The Absolutely True Diary of a Part-Time Indian is filled with different forms of text and images. There is the body of Junior’s story, Junior’s cartoons, Junior’s more realistic drawings, Mary’s emails, and now her letter. The book celebrates formal and human diversity. Despite Mary’s continued positivity, it remains an open question whether Mary is deceiving herself about how good she finds her new life. Even if Mary does find her trailer to be the most beautiful place in the world, Junior is a little more skeptical. At times, Mary’s false hope is drawn into contrast with the privilege Junior experiences in Reardan. Privilege might be thought of as hope plus possibility. Mary’s hopes are pipe dreams. Junior’s dad says that the moral of his story about meeting Junior’s mother is to dream big. What is interesting is that Junior’s dad didn’t reach the drinking fountain by dreaming big, he reached it with Junior’s mom’s help. There is an unstated moral to Junior’s dad’s story: reaching one’s dreams requires both individual ambition and the support of a community. Junior finds support at Reardan whereas, on the Montana reservation, Mary is cut off from external support.

Read more about how Mary’s unearned optimism foreshadows her demise.

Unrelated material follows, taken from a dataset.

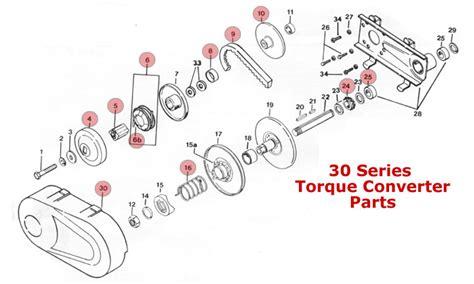 Kart Parts Torque Converters Belts Series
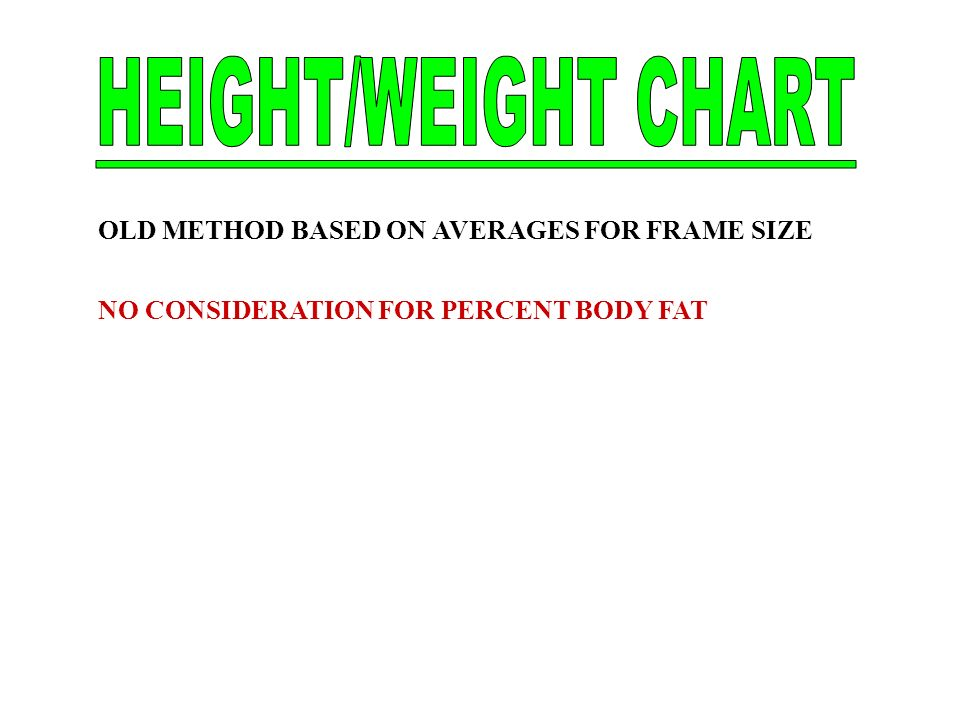 HEIGHT/WEIGHT CHART OLD METHOD BASED ON AVERAGES FOR FRAME SIZE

Like many of the sports scenes in the novel, Junior’s tryouts can be read as a moral allegory—a story with a message about how to behave. The message of the tryouts is to be resilient. Coach seems to be an incredibly rare sort of a character, a good high school sports coach. What Junior correctly sees is that Coach is evaluating less the raw talent of his potential players than their work ethic. Junior’s one-on-one match against the 6’6” Roger can be seen as metaphor Junior’s more general struggle for belonging and success in the white world. The odds are stacked against Junior. Roger has all the talent and physical advantage—the privilege—but Junior is still able to find a place for himself mostly by not giving up. Junior’s persistence helps him to discover that he has real ability. Junior’s sports experiences tend to dramatize his internal struggle. The Wellpinit basketball court is a stage. Junior already feels that the entire reservation community has turned its back on him. In the Wellpinit Reardan game, they physically enact it. But this drama is a bit immature. The community responds only to its surface feelings, not the complexities underlying them.

Read more about sports and competition as a motif.

By chanting “Arnold sucks” and cheering against Junior, the Wellpinit crowd continues to betray the bullying and violence that trouble their community. To use the language of sports contests, they are unsportsmanlike. Junior sees it as symbolic that Rowdy is the only Indian not to turn his back on him. Perhaps their friendship is still alive deep down? Once again, Junior laughs when he feels he’d rather cry. But, from Junior’s perspective, the real tragedy of the first Wellpinit versus Reardan basketball game isn’t Wellpinit’s staggering defeat, but the fact that he never even gets his chance to participate. Junior isn’t allowed to play in the sports theater, even though, behind the scenes with Eugene, Junior shows great courage and determination. Coach’s behavior after Junior is hospitalized stands in stark contrast to Junior’s father’s behavior over the holidays. Coach gives encouragement and support and serves as a father figure for Junior. Junior’s dad, meanwhile, cannot handle the pressures of parenting. He is sometimes incapable of giving Junior support. Junior is forced, then, into the awkward position of being responsible for himself and his dad because Junior’s dad has been irresponsible and reckless.